You created a production Dockerfile with multi-stage builds, cached dependency layers, a non-root user, and a health check. The image is small (under 200MB for Python, under 150MB for Node.js), secure (no secrets baked in, non-root), and fast to rebuild (dependency cache). You tested it locally with docker run, injecting the API key via environment variable.

Deploying to Cloud Run

With the Dockerfile ready, deploying to Cloud Run takes two commands. The first builds your image and pushes it to Google’s container registry. The second tells Cloud Run to run that image with your scaling configuration. Cloud Run handles everything else — TLS certificates, load balancing, auto-scaling, health monitoring. You focus on your agent code, not infrastructure.

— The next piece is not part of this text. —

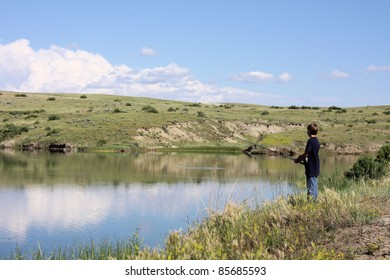 Boy fishing at the edge of a pond on a summer day.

# Build and push to Google Artifact Registry
gcloud builds submit --tag gcr.io/MY_PROJECT/agent-api:v1

# Deploy to Cloud Run
gcloud run deploy agent-api \
  --image gcr.io/MY_PROJECT/agent-api:v1 \
  --platform managed \
  --region us-central1 \
  --port 8080 \
  --memory 512Mi \
  --cpu 1 \
  --concurrency 10 \
  --min-instances 0 \
  --max-instances 20 \
  --timeout 300 \
  --set-env-vars "ANTHROPIC_API_KEY=$(gcloud secrets versions access latest --secret=anthropic-key)" \
  --allow-unauthenticated

# Output: Service URL: https://agent-api-xxxx-uc.a.run.app

Key flags explained:

  • --concurrency 10 — Each instance handles at most 10 simultaneous requests. Instance 11 triggers a new instance.
  • --min-instances 0 — Scale to zero when idle (no cost).
  • --max-instances 20 — Cap at 20 instances to stay within Anthropic API rate limits.
  • --timeout 300 — Allow requests up to 5 minutes (long agent tasks).

Streaming Responses

Before streaming: Imagine ordering food at a restaurant and the waiter disappears for 30 minutes with zero updates — you assume they forgot your order. The pain: Agent responses take 5–30 seconds; without incremental feedback users abandon the session or hit refresh, doubling your API costs. The mapping: Streaming is the waiter saying “appetizer is on the way” then “entrée is plating now” — each token or tool-call event keeps the user engaged while the agent works.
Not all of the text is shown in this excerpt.